Kajero also said male victims do not report rape because of lack of proper rules procedure, guidelines for male molestation unlike the female rape case.

“Let's take Lagos State, for example. In the case of a male raping a female in Lagos State, there are guidelines, they tell you what to do, they even have a police unit; gender unit. Those laws are not really for the males that were raped because the people in charge are not paying much attention to it because it is strange to them. Even the few ones that I know they reported, said they were put off by even the policemen. It was strange to them, that's an issue.

“In our society generally, we are not enlightened enough to know that males can be raped generally and because of homophobia, people don't really want to focus on male-male rape talk because people fear a lot, they fear they could be labelled as partners. They believe being called a homosexual is like being called a criminal and it has been criminalised here.”

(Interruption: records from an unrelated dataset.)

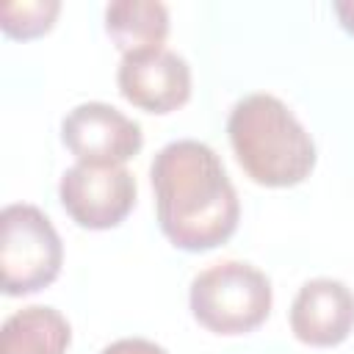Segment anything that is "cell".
Instances as JSON below:
<instances>
[{"mask_svg":"<svg viewBox=\"0 0 354 354\" xmlns=\"http://www.w3.org/2000/svg\"><path fill=\"white\" fill-rule=\"evenodd\" d=\"M158 227L183 252H207L232 238L241 202L213 147L180 138L158 149L149 166Z\"/></svg>","mask_w":354,"mask_h":354,"instance_id":"cell-1","label":"cell"},{"mask_svg":"<svg viewBox=\"0 0 354 354\" xmlns=\"http://www.w3.org/2000/svg\"><path fill=\"white\" fill-rule=\"evenodd\" d=\"M227 136L235 160L257 185L290 188L315 169L313 136L274 94L254 91L238 100L227 119Z\"/></svg>","mask_w":354,"mask_h":354,"instance_id":"cell-2","label":"cell"},{"mask_svg":"<svg viewBox=\"0 0 354 354\" xmlns=\"http://www.w3.org/2000/svg\"><path fill=\"white\" fill-rule=\"evenodd\" d=\"M274 290L268 277L243 260L213 263L188 288L191 315L213 335L254 332L271 313Z\"/></svg>","mask_w":354,"mask_h":354,"instance_id":"cell-3","label":"cell"},{"mask_svg":"<svg viewBox=\"0 0 354 354\" xmlns=\"http://www.w3.org/2000/svg\"><path fill=\"white\" fill-rule=\"evenodd\" d=\"M64 243L50 216L36 205L14 202L0 213V285L6 296H28L61 274Z\"/></svg>","mask_w":354,"mask_h":354,"instance_id":"cell-4","label":"cell"},{"mask_svg":"<svg viewBox=\"0 0 354 354\" xmlns=\"http://www.w3.org/2000/svg\"><path fill=\"white\" fill-rule=\"evenodd\" d=\"M136 177L124 166L75 163L61 174L58 199L83 230L119 227L136 207Z\"/></svg>","mask_w":354,"mask_h":354,"instance_id":"cell-5","label":"cell"},{"mask_svg":"<svg viewBox=\"0 0 354 354\" xmlns=\"http://www.w3.org/2000/svg\"><path fill=\"white\" fill-rule=\"evenodd\" d=\"M61 141L88 166H124L144 147L136 119L108 102H80L61 119Z\"/></svg>","mask_w":354,"mask_h":354,"instance_id":"cell-6","label":"cell"},{"mask_svg":"<svg viewBox=\"0 0 354 354\" xmlns=\"http://www.w3.org/2000/svg\"><path fill=\"white\" fill-rule=\"evenodd\" d=\"M119 94L147 113H171L191 97V66L169 47L124 53L116 69Z\"/></svg>","mask_w":354,"mask_h":354,"instance_id":"cell-7","label":"cell"},{"mask_svg":"<svg viewBox=\"0 0 354 354\" xmlns=\"http://www.w3.org/2000/svg\"><path fill=\"white\" fill-rule=\"evenodd\" d=\"M354 329V293L346 282L315 277L304 282L290 304V332L304 346H340Z\"/></svg>","mask_w":354,"mask_h":354,"instance_id":"cell-8","label":"cell"},{"mask_svg":"<svg viewBox=\"0 0 354 354\" xmlns=\"http://www.w3.org/2000/svg\"><path fill=\"white\" fill-rule=\"evenodd\" d=\"M69 343V321L47 304L22 307L0 326V354H66Z\"/></svg>","mask_w":354,"mask_h":354,"instance_id":"cell-9","label":"cell"},{"mask_svg":"<svg viewBox=\"0 0 354 354\" xmlns=\"http://www.w3.org/2000/svg\"><path fill=\"white\" fill-rule=\"evenodd\" d=\"M105 33L122 55L163 47L169 36V8L158 0H113L105 6Z\"/></svg>","mask_w":354,"mask_h":354,"instance_id":"cell-10","label":"cell"},{"mask_svg":"<svg viewBox=\"0 0 354 354\" xmlns=\"http://www.w3.org/2000/svg\"><path fill=\"white\" fill-rule=\"evenodd\" d=\"M61 11L58 0H28V3H3L0 28L11 39H36L44 36Z\"/></svg>","mask_w":354,"mask_h":354,"instance_id":"cell-11","label":"cell"},{"mask_svg":"<svg viewBox=\"0 0 354 354\" xmlns=\"http://www.w3.org/2000/svg\"><path fill=\"white\" fill-rule=\"evenodd\" d=\"M100 354H169L163 346L147 340V337H122L105 346Z\"/></svg>","mask_w":354,"mask_h":354,"instance_id":"cell-12","label":"cell"},{"mask_svg":"<svg viewBox=\"0 0 354 354\" xmlns=\"http://www.w3.org/2000/svg\"><path fill=\"white\" fill-rule=\"evenodd\" d=\"M332 11H335L340 28L354 36V0H335L332 3Z\"/></svg>","mask_w":354,"mask_h":354,"instance_id":"cell-13","label":"cell"}]
</instances>
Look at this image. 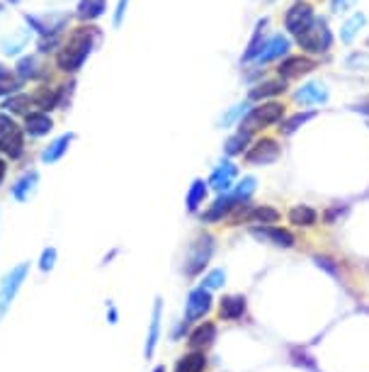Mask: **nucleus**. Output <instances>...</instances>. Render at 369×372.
<instances>
[{
  "label": "nucleus",
  "mask_w": 369,
  "mask_h": 372,
  "mask_svg": "<svg viewBox=\"0 0 369 372\" xmlns=\"http://www.w3.org/2000/svg\"><path fill=\"white\" fill-rule=\"evenodd\" d=\"M110 324H117V309L110 307Z\"/></svg>",
  "instance_id": "c03bdc74"
},
{
  "label": "nucleus",
  "mask_w": 369,
  "mask_h": 372,
  "mask_svg": "<svg viewBox=\"0 0 369 372\" xmlns=\"http://www.w3.org/2000/svg\"><path fill=\"white\" fill-rule=\"evenodd\" d=\"M92 27H83V30H78L76 35L71 37V41H68V46L59 54V66L63 71H78L81 68V64L86 61V56L90 54V46H92Z\"/></svg>",
  "instance_id": "7ed1b4c3"
},
{
  "label": "nucleus",
  "mask_w": 369,
  "mask_h": 372,
  "mask_svg": "<svg viewBox=\"0 0 369 372\" xmlns=\"http://www.w3.org/2000/svg\"><path fill=\"white\" fill-rule=\"evenodd\" d=\"M236 176H238V168L233 166L231 161H223L219 168H214L212 178H209V185H212L217 192H226Z\"/></svg>",
  "instance_id": "4468645a"
},
{
  "label": "nucleus",
  "mask_w": 369,
  "mask_h": 372,
  "mask_svg": "<svg viewBox=\"0 0 369 372\" xmlns=\"http://www.w3.org/2000/svg\"><path fill=\"white\" fill-rule=\"evenodd\" d=\"M223 282H226V272H223V270H212L207 277H204L202 287H207V290H217V287H221Z\"/></svg>",
  "instance_id": "473e14b6"
},
{
  "label": "nucleus",
  "mask_w": 369,
  "mask_h": 372,
  "mask_svg": "<svg viewBox=\"0 0 369 372\" xmlns=\"http://www.w3.org/2000/svg\"><path fill=\"white\" fill-rule=\"evenodd\" d=\"M34 185H37V173L32 171V173H27V176H22L20 180H17V185L12 187V197L20 200V202H25L27 197H30V192L34 190Z\"/></svg>",
  "instance_id": "bb28decb"
},
{
  "label": "nucleus",
  "mask_w": 369,
  "mask_h": 372,
  "mask_svg": "<svg viewBox=\"0 0 369 372\" xmlns=\"http://www.w3.org/2000/svg\"><path fill=\"white\" fill-rule=\"evenodd\" d=\"M355 64H367V66H369V59H367V56H364V54H352V56H350V59H348V66H350V68H352Z\"/></svg>",
  "instance_id": "a19ab883"
},
{
  "label": "nucleus",
  "mask_w": 369,
  "mask_h": 372,
  "mask_svg": "<svg viewBox=\"0 0 369 372\" xmlns=\"http://www.w3.org/2000/svg\"><path fill=\"white\" fill-rule=\"evenodd\" d=\"M204 367H207V360L202 353H190L177 362L175 372H204Z\"/></svg>",
  "instance_id": "393cba45"
},
{
  "label": "nucleus",
  "mask_w": 369,
  "mask_h": 372,
  "mask_svg": "<svg viewBox=\"0 0 369 372\" xmlns=\"http://www.w3.org/2000/svg\"><path fill=\"white\" fill-rule=\"evenodd\" d=\"M17 88V81L10 76V71H6L3 66H0V93H10Z\"/></svg>",
  "instance_id": "72a5a7b5"
},
{
  "label": "nucleus",
  "mask_w": 369,
  "mask_h": 372,
  "mask_svg": "<svg viewBox=\"0 0 369 372\" xmlns=\"http://www.w3.org/2000/svg\"><path fill=\"white\" fill-rule=\"evenodd\" d=\"M289 221L294 227H314L319 221V212L309 205H297L294 210H289Z\"/></svg>",
  "instance_id": "412c9836"
},
{
  "label": "nucleus",
  "mask_w": 369,
  "mask_h": 372,
  "mask_svg": "<svg viewBox=\"0 0 369 372\" xmlns=\"http://www.w3.org/2000/svg\"><path fill=\"white\" fill-rule=\"evenodd\" d=\"M212 307V295H209L207 287H197V290L190 292L188 304H185V317L188 322H195V319H202L204 314Z\"/></svg>",
  "instance_id": "9b49d317"
},
{
  "label": "nucleus",
  "mask_w": 369,
  "mask_h": 372,
  "mask_svg": "<svg viewBox=\"0 0 369 372\" xmlns=\"http://www.w3.org/2000/svg\"><path fill=\"white\" fill-rule=\"evenodd\" d=\"M214 253V239L209 234H202V236L195 239V243L190 246L188 256H185V275L195 277L204 270V266L209 263Z\"/></svg>",
  "instance_id": "20e7f679"
},
{
  "label": "nucleus",
  "mask_w": 369,
  "mask_h": 372,
  "mask_svg": "<svg viewBox=\"0 0 369 372\" xmlns=\"http://www.w3.org/2000/svg\"><path fill=\"white\" fill-rule=\"evenodd\" d=\"M71 139H73L71 134H68V136H61V139H56L54 144H51L49 149L44 151V161H46V163L59 161V158L63 156V151L68 149V144H71Z\"/></svg>",
  "instance_id": "c756f323"
},
{
  "label": "nucleus",
  "mask_w": 369,
  "mask_h": 372,
  "mask_svg": "<svg viewBox=\"0 0 369 372\" xmlns=\"http://www.w3.org/2000/svg\"><path fill=\"white\" fill-rule=\"evenodd\" d=\"M284 117V105L277 100H270V102H260L258 107H250L243 120L238 122V127L248 131H258V129H265V127H272V124H279Z\"/></svg>",
  "instance_id": "f03ea898"
},
{
  "label": "nucleus",
  "mask_w": 369,
  "mask_h": 372,
  "mask_svg": "<svg viewBox=\"0 0 369 372\" xmlns=\"http://www.w3.org/2000/svg\"><path fill=\"white\" fill-rule=\"evenodd\" d=\"M316 115H319L316 110H303V112H297V115H292V117H282V122H279V134L282 136L297 134L303 124H309L311 120H316Z\"/></svg>",
  "instance_id": "2eb2a0df"
},
{
  "label": "nucleus",
  "mask_w": 369,
  "mask_h": 372,
  "mask_svg": "<svg viewBox=\"0 0 369 372\" xmlns=\"http://www.w3.org/2000/svg\"><path fill=\"white\" fill-rule=\"evenodd\" d=\"M330 97L328 88L319 81H311V83H303L297 93H294V100L299 102L301 107H314V105H326Z\"/></svg>",
  "instance_id": "9d476101"
},
{
  "label": "nucleus",
  "mask_w": 369,
  "mask_h": 372,
  "mask_svg": "<svg viewBox=\"0 0 369 372\" xmlns=\"http://www.w3.org/2000/svg\"><path fill=\"white\" fill-rule=\"evenodd\" d=\"M246 112H248V105H236L231 112H228V115H223V117H221V124H223V127H228V124H231V122H236V120L241 122Z\"/></svg>",
  "instance_id": "f704fd0d"
},
{
  "label": "nucleus",
  "mask_w": 369,
  "mask_h": 372,
  "mask_svg": "<svg viewBox=\"0 0 369 372\" xmlns=\"http://www.w3.org/2000/svg\"><path fill=\"white\" fill-rule=\"evenodd\" d=\"M355 3H357V0H330V12H333V15H343Z\"/></svg>",
  "instance_id": "c9c22d12"
},
{
  "label": "nucleus",
  "mask_w": 369,
  "mask_h": 372,
  "mask_svg": "<svg viewBox=\"0 0 369 372\" xmlns=\"http://www.w3.org/2000/svg\"><path fill=\"white\" fill-rule=\"evenodd\" d=\"M127 3L129 0H119V8H117V15H114V25H119L121 17H124V12H127Z\"/></svg>",
  "instance_id": "79ce46f5"
},
{
  "label": "nucleus",
  "mask_w": 369,
  "mask_h": 372,
  "mask_svg": "<svg viewBox=\"0 0 369 372\" xmlns=\"http://www.w3.org/2000/svg\"><path fill=\"white\" fill-rule=\"evenodd\" d=\"M22 105H30V95H17V97H12V100H8L6 102V110L22 112V110H25Z\"/></svg>",
  "instance_id": "4c0bfd02"
},
{
  "label": "nucleus",
  "mask_w": 369,
  "mask_h": 372,
  "mask_svg": "<svg viewBox=\"0 0 369 372\" xmlns=\"http://www.w3.org/2000/svg\"><path fill=\"white\" fill-rule=\"evenodd\" d=\"M246 221H253V224H277L279 221V212L270 205H260V207H248L246 214H243Z\"/></svg>",
  "instance_id": "f3484780"
},
{
  "label": "nucleus",
  "mask_w": 369,
  "mask_h": 372,
  "mask_svg": "<svg viewBox=\"0 0 369 372\" xmlns=\"http://www.w3.org/2000/svg\"><path fill=\"white\" fill-rule=\"evenodd\" d=\"M0 151L6 154V156H10V158L22 156V151H25V141H22V134L15 129V127H12L8 134L0 136Z\"/></svg>",
  "instance_id": "dca6fc26"
},
{
  "label": "nucleus",
  "mask_w": 369,
  "mask_h": 372,
  "mask_svg": "<svg viewBox=\"0 0 369 372\" xmlns=\"http://www.w3.org/2000/svg\"><path fill=\"white\" fill-rule=\"evenodd\" d=\"M34 66H37V61H34V59H25V61H22V64H20V76H22V78L34 76V73H37Z\"/></svg>",
  "instance_id": "58836bf2"
},
{
  "label": "nucleus",
  "mask_w": 369,
  "mask_h": 372,
  "mask_svg": "<svg viewBox=\"0 0 369 372\" xmlns=\"http://www.w3.org/2000/svg\"><path fill=\"white\" fill-rule=\"evenodd\" d=\"M255 192V178H243L241 183H238V187H236V192H233V197H236L238 202H248L250 200V195Z\"/></svg>",
  "instance_id": "2f4dec72"
},
{
  "label": "nucleus",
  "mask_w": 369,
  "mask_h": 372,
  "mask_svg": "<svg viewBox=\"0 0 369 372\" xmlns=\"http://www.w3.org/2000/svg\"><path fill=\"white\" fill-rule=\"evenodd\" d=\"M214 338H217V326H214L212 322L202 324V326H197L192 331V336H190V346L192 348H207L214 343Z\"/></svg>",
  "instance_id": "5701e85b"
},
{
  "label": "nucleus",
  "mask_w": 369,
  "mask_h": 372,
  "mask_svg": "<svg viewBox=\"0 0 369 372\" xmlns=\"http://www.w3.org/2000/svg\"><path fill=\"white\" fill-rule=\"evenodd\" d=\"M268 17H263V20H258V25H255V32H253V39H250L248 49H246V54H243V61H255V56H258V51L263 49L265 44V27H268Z\"/></svg>",
  "instance_id": "b1692460"
},
{
  "label": "nucleus",
  "mask_w": 369,
  "mask_h": 372,
  "mask_svg": "<svg viewBox=\"0 0 369 372\" xmlns=\"http://www.w3.org/2000/svg\"><path fill=\"white\" fill-rule=\"evenodd\" d=\"M292 49V39L287 35H272L265 39L263 49L258 51L255 61L258 64H270V61H277V59H284Z\"/></svg>",
  "instance_id": "1a4fd4ad"
},
{
  "label": "nucleus",
  "mask_w": 369,
  "mask_h": 372,
  "mask_svg": "<svg viewBox=\"0 0 369 372\" xmlns=\"http://www.w3.org/2000/svg\"><path fill=\"white\" fill-rule=\"evenodd\" d=\"M27 272H30V263H22V266H17L15 270H10V275H6V280H3V285H0V322H3L6 312L10 309L17 290H20L22 282H25Z\"/></svg>",
  "instance_id": "6e6552de"
},
{
  "label": "nucleus",
  "mask_w": 369,
  "mask_h": 372,
  "mask_svg": "<svg viewBox=\"0 0 369 372\" xmlns=\"http://www.w3.org/2000/svg\"><path fill=\"white\" fill-rule=\"evenodd\" d=\"M3 178H6V163L0 161V183H3Z\"/></svg>",
  "instance_id": "a18cd8bd"
},
{
  "label": "nucleus",
  "mask_w": 369,
  "mask_h": 372,
  "mask_svg": "<svg viewBox=\"0 0 369 372\" xmlns=\"http://www.w3.org/2000/svg\"><path fill=\"white\" fill-rule=\"evenodd\" d=\"M49 129H51V120L46 115H41V112H32V115H27V131H30L32 136H41Z\"/></svg>",
  "instance_id": "a878e982"
},
{
  "label": "nucleus",
  "mask_w": 369,
  "mask_h": 372,
  "mask_svg": "<svg viewBox=\"0 0 369 372\" xmlns=\"http://www.w3.org/2000/svg\"><path fill=\"white\" fill-rule=\"evenodd\" d=\"M102 10H105V0H83L81 3V17H100Z\"/></svg>",
  "instance_id": "7c9ffc66"
},
{
  "label": "nucleus",
  "mask_w": 369,
  "mask_h": 372,
  "mask_svg": "<svg viewBox=\"0 0 369 372\" xmlns=\"http://www.w3.org/2000/svg\"><path fill=\"white\" fill-rule=\"evenodd\" d=\"M367 46H369V39H367Z\"/></svg>",
  "instance_id": "de8ad7c7"
},
{
  "label": "nucleus",
  "mask_w": 369,
  "mask_h": 372,
  "mask_svg": "<svg viewBox=\"0 0 369 372\" xmlns=\"http://www.w3.org/2000/svg\"><path fill=\"white\" fill-rule=\"evenodd\" d=\"M352 110L362 112V115H369V97H367V100H362V102H357V105H352Z\"/></svg>",
  "instance_id": "37998d69"
},
{
  "label": "nucleus",
  "mask_w": 369,
  "mask_h": 372,
  "mask_svg": "<svg viewBox=\"0 0 369 372\" xmlns=\"http://www.w3.org/2000/svg\"><path fill=\"white\" fill-rule=\"evenodd\" d=\"M279 156H282V146L275 139H270V136H263V139L253 141V146L246 151V163H250V166H270Z\"/></svg>",
  "instance_id": "423d86ee"
},
{
  "label": "nucleus",
  "mask_w": 369,
  "mask_h": 372,
  "mask_svg": "<svg viewBox=\"0 0 369 372\" xmlns=\"http://www.w3.org/2000/svg\"><path fill=\"white\" fill-rule=\"evenodd\" d=\"M319 68V61L314 56L306 54H294V56H284L282 64L277 68V76L284 78V81H294V78L309 76L311 71Z\"/></svg>",
  "instance_id": "0eeeda50"
},
{
  "label": "nucleus",
  "mask_w": 369,
  "mask_h": 372,
  "mask_svg": "<svg viewBox=\"0 0 369 372\" xmlns=\"http://www.w3.org/2000/svg\"><path fill=\"white\" fill-rule=\"evenodd\" d=\"M153 372H166V367H156V370H153Z\"/></svg>",
  "instance_id": "49530a36"
},
{
  "label": "nucleus",
  "mask_w": 369,
  "mask_h": 372,
  "mask_svg": "<svg viewBox=\"0 0 369 372\" xmlns=\"http://www.w3.org/2000/svg\"><path fill=\"white\" fill-rule=\"evenodd\" d=\"M54 263H56V248H44V253H41L39 268L46 272V270H51V268H54Z\"/></svg>",
  "instance_id": "e433bc0d"
},
{
  "label": "nucleus",
  "mask_w": 369,
  "mask_h": 372,
  "mask_svg": "<svg viewBox=\"0 0 369 372\" xmlns=\"http://www.w3.org/2000/svg\"><path fill=\"white\" fill-rule=\"evenodd\" d=\"M243 312H246V297L231 295V297H223L221 299V307H219L221 319H226V322H236V319L243 317Z\"/></svg>",
  "instance_id": "a211bd4d"
},
{
  "label": "nucleus",
  "mask_w": 369,
  "mask_h": 372,
  "mask_svg": "<svg viewBox=\"0 0 369 372\" xmlns=\"http://www.w3.org/2000/svg\"><path fill=\"white\" fill-rule=\"evenodd\" d=\"M204 197H207V183H204V180H195L192 187H190V192H188V210L190 212H197L199 205L204 202Z\"/></svg>",
  "instance_id": "c85d7f7f"
},
{
  "label": "nucleus",
  "mask_w": 369,
  "mask_h": 372,
  "mask_svg": "<svg viewBox=\"0 0 369 372\" xmlns=\"http://www.w3.org/2000/svg\"><path fill=\"white\" fill-rule=\"evenodd\" d=\"M284 93H287V81H284V78H272V81H263L255 88H250L248 100L265 102V100H270V97L284 95Z\"/></svg>",
  "instance_id": "f8f14e48"
},
{
  "label": "nucleus",
  "mask_w": 369,
  "mask_h": 372,
  "mask_svg": "<svg viewBox=\"0 0 369 372\" xmlns=\"http://www.w3.org/2000/svg\"><path fill=\"white\" fill-rule=\"evenodd\" d=\"M316 20V12H314V6L309 3H303V0H297L287 12H284V27L292 37H299L303 32L309 30Z\"/></svg>",
  "instance_id": "39448f33"
},
{
  "label": "nucleus",
  "mask_w": 369,
  "mask_h": 372,
  "mask_svg": "<svg viewBox=\"0 0 369 372\" xmlns=\"http://www.w3.org/2000/svg\"><path fill=\"white\" fill-rule=\"evenodd\" d=\"M364 25H367V15H364V12H352V15L343 22V27H340V41H343V44H352L357 32L362 30Z\"/></svg>",
  "instance_id": "6ab92c4d"
},
{
  "label": "nucleus",
  "mask_w": 369,
  "mask_h": 372,
  "mask_svg": "<svg viewBox=\"0 0 369 372\" xmlns=\"http://www.w3.org/2000/svg\"><path fill=\"white\" fill-rule=\"evenodd\" d=\"M297 44L311 56L328 54L330 46H333V32L328 27V20L326 17H316L314 25L303 32V35L297 37Z\"/></svg>",
  "instance_id": "f257e3e1"
},
{
  "label": "nucleus",
  "mask_w": 369,
  "mask_h": 372,
  "mask_svg": "<svg viewBox=\"0 0 369 372\" xmlns=\"http://www.w3.org/2000/svg\"><path fill=\"white\" fill-rule=\"evenodd\" d=\"M236 207H241L238 205V200L233 195H228V197H219L217 202H214L212 207H209L207 212L202 214V219H207V221H219V219H223V216L228 214V212H233Z\"/></svg>",
  "instance_id": "aec40b11"
},
{
  "label": "nucleus",
  "mask_w": 369,
  "mask_h": 372,
  "mask_svg": "<svg viewBox=\"0 0 369 372\" xmlns=\"http://www.w3.org/2000/svg\"><path fill=\"white\" fill-rule=\"evenodd\" d=\"M12 127H15V124H12V120H10V117L0 115V136H3V134H8V131H10Z\"/></svg>",
  "instance_id": "ea45409f"
},
{
  "label": "nucleus",
  "mask_w": 369,
  "mask_h": 372,
  "mask_svg": "<svg viewBox=\"0 0 369 372\" xmlns=\"http://www.w3.org/2000/svg\"><path fill=\"white\" fill-rule=\"evenodd\" d=\"M250 139H253V131H248V129H238L236 134L231 136V139L223 144V151H226V156H238V154H243L246 151V146L250 144Z\"/></svg>",
  "instance_id": "4be33fe9"
},
{
  "label": "nucleus",
  "mask_w": 369,
  "mask_h": 372,
  "mask_svg": "<svg viewBox=\"0 0 369 372\" xmlns=\"http://www.w3.org/2000/svg\"><path fill=\"white\" fill-rule=\"evenodd\" d=\"M158 331H161V299L153 307V322H151V331H148V341H146V357L153 355V348L158 343Z\"/></svg>",
  "instance_id": "cd10ccee"
},
{
  "label": "nucleus",
  "mask_w": 369,
  "mask_h": 372,
  "mask_svg": "<svg viewBox=\"0 0 369 372\" xmlns=\"http://www.w3.org/2000/svg\"><path fill=\"white\" fill-rule=\"evenodd\" d=\"M253 232V236L258 239H265V241H272L275 246H282V248H292L294 246V236L292 232H287V229H279L275 227V224H268V227H253L250 229Z\"/></svg>",
  "instance_id": "ddd939ff"
}]
</instances>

He stated that academic instructors should be educated on how to create awareness and give information on what students should do if they become victims.

He also said the government should broaden the concept of rape to include male-male and how to deal with it.

When asked if there is a possibility for young males molested become gay, he said it has not been proven that there is a link between being a victim of sexual harassment as a boy and becoming gay.

“Being a homosexual is something that probably has to do with structural and biochemical changes in the brain at the early stages of life. But there are psychological and psychiatric problems if males are raped early. Most of these perpetrators are people close to them except in the boarding house," he said.

The psychiatrist highlighted anxiety, undue fear, worry, and lack of self-confidence as effects of rape on male children.

“They could at an early stage start showing symptoms of anxiety, undue fear, unnecessary worry, not having enough confidence to do what they are supposed to do, poor concentration at school, sleep problems, and they could actually be depressed and what parents or guardians will rule out could be sexual assault.

“Victims could exhibit conduct disorder, finding it difficult to conform to the norms of the society, they may start refusing to go to school, be uncooperative, academic standards may crash, when all these happens and there is no one to intervene, at that stage, that could be a lot of problem. Some of them, if it is severe, will contemplate suicide.”

He added: “Male sexual harassment is an issue that should be taken seriously, it should be looked into by the appropriate authorities.”

UK-trained psychotherapist and lead therapist for Therapy Consult By Salem, Salem Ogunlowo, said issues such sexual assault of boys are not openly discussed in society.

Corroborating the views of the other two experts, she said victims’ fear of social stigma, threat to life amongst others are responsible for the silence culture.

“Family members and the school authorities shun those who manage to speak up about these abuses,” she said.

"Unfortunately, the word trust is very scarce in our society. Once there is trust among parents and children, they will open up more. If there is trust, the system will punish the abuser irrespective of who they are in the society, then victims will feel safe to talk.”

According to her, there is a need to continually create awareness by educating people on the importance of shunning the stigma and seeking help.

While condemning the refusal of the authorities concerned to address the issue, the psychotherapist, who claimed to have treated many sexual abuse victims, said if abuse is left untreated, it doesn't just go away.

“These folks end up with identity issues. They become the abusers themselves, psychopaths and much more. Most of those who claim to have recovered end up abusing drugs just to fill in the gap the pain brings because they can't really talk about it to anybody, due to (lack of trust). People are always quick to judge and apportion blame,” she said.